Process Mining is a branch of Data Science that aims to extract process-related information from event data contained in information systems, that is steadily increasing in amount. Many algorithms, and a general-purpose open source framework (ProM 6), have been developed in the last years for process discovery, conformance checking, machine
learning on event data. The amount of event data stored by modern information systems is steadily increasing, and this is making progressively more difficult to apply process mining with mainstream workstations on real-life event data with any open source process mining framework. Hence, exploring more scalable storage techniques, in-memory data structures, more performant algorithms is a strictly incumbent need.
In the last few years, columnar and key-value storage techniques have been evaluated in a process mining context.
Column-based storage systems
Column-based storage systems are optimized to read event logs “by columns”, making possible to choose which attributes are needed before starting to load the file. In this way, only the values of these attributes are parsed, making the load operation faster. Since each column of the file contains data of the same format (integer, string, …), more effective compression techniques can be deployed.
The Apache Parquet format provides an implementation of a columnar format. Apache Parquet is supported by a large number of big data frameworks (Apache Hive, Apache Drill, Apache Impala, Apache Pig, Apache Spark, Cascading…).

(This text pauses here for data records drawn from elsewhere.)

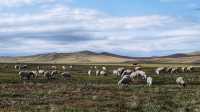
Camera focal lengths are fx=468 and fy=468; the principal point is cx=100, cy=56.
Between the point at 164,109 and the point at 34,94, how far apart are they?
1347 centimetres

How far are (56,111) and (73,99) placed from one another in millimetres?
8138

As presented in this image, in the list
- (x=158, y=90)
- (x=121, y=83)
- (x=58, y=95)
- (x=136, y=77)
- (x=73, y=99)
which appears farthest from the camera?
(x=136, y=77)

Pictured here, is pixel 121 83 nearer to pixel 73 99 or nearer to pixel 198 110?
pixel 73 99

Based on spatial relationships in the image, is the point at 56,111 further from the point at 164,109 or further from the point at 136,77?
the point at 136,77

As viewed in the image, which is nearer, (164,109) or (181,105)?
(164,109)

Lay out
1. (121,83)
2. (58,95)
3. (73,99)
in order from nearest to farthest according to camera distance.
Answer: (73,99)
(58,95)
(121,83)

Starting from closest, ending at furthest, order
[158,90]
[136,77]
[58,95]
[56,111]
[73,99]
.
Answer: [56,111] < [73,99] < [58,95] < [158,90] < [136,77]

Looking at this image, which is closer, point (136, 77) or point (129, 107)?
point (129, 107)

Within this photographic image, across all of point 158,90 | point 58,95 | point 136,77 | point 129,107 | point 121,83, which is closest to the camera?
point 129,107

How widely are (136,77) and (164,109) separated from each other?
3300cm

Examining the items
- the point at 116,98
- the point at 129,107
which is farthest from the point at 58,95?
the point at 129,107

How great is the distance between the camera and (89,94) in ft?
122

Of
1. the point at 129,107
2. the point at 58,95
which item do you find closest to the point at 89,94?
the point at 58,95

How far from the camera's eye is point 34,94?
36.3 metres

Among the compression algorithms supported by Parquet, there is the Snappy compression and the Gzip compression. Snappy is more fast in compressing/decompressing, while Gzip obtains better compression ratios at the expense of performance. Choosing the Snappy compression, Parquet remains very efficient while avoiding the compression/decompression performance deficit of Gzip.

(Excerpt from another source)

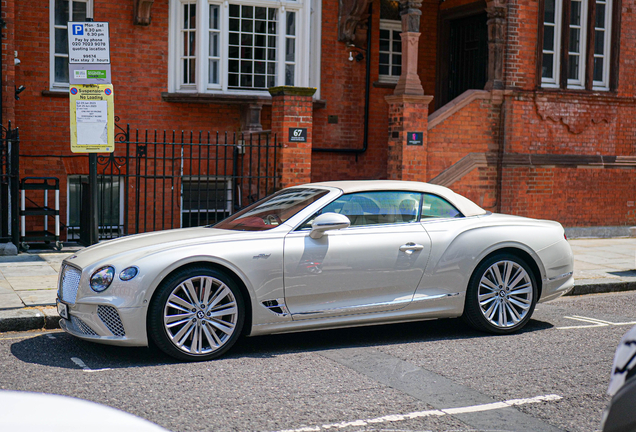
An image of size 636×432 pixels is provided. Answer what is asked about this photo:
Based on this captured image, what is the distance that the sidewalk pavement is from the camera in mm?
7258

Column-based storages map naturally into a dataframe memory structure. The Pandas python package offers a convenient implementation of a dataframe. Also, Apache Spark offers different concepts of dataframes. A dataframe is composed by:
• A set of indices (corresponding to the different rows of the file).
• A set of types columns.
• A function that, taking an index and a column, returns a value.
In Berti, Alessandro. “Increasing scalability of process mining using event dataframes: How data structure matters.” arXiv preprint arXiv:1907.12817 (2019), it is shown that dataframes supports the following operations:
• Projection on a given expression
• Grouping function
• Shifting rows
• Concatenation
• Sorting
• Merging of columns
Also in Berti, Alessandro. “Increasing scalability of process mining using event dataframes: How data structure matters.” arXiv preprint arXiv:1907.12817 (2019), it is shown that process mining operations such as the calculation of the directly-follows graph are possible also on dataframes with two different paradigms:
• Map-Reduce approaches
• Shifting and counting
It is nice to compare classic event log structures and dataframes, when considering classic process mining operations such as the filtering on attribute values and the computation of the directly-follows graph.

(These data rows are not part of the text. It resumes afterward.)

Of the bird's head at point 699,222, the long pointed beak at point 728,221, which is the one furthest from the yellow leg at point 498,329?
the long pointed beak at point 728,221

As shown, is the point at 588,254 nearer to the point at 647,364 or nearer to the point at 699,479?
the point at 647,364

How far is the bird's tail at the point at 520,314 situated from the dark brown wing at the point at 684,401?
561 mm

Filtering on attribute values: the average complexity is linear in both cases. The worst case complexity is quadratic on a classic event log structure, and always linear on top of the dataframes.
Computation of the directly-follows graph: the complexity for both event log structures is linear on average and quadratic in the worst case.
Key-value Stores
Key-value stores are very simple databases, that corresponds to a key (generally a binary key) a value (generally a binary value). Key-value stores have been used in the ProM framework (MapDB) to efficiently retrieve cases of event logs which size is bigger than the amount of RAM.
The most convenient way to host process mining event logs in key-value stores is to store as key the case identifier, or the index of the case in the log, and as value the content of the case.
A popular key-value store nowadays is Redis. Redis provides a network interface that can be queried in order to retrieve the value associated to a key or an interval of keys.
While getting the entire event log from Redis is much more expensive than reading a XES log, it is convenient when only some cases need to be sampled. This is the case for many process discovery algorithms (as a model can be discovered using only a subset of the behavior).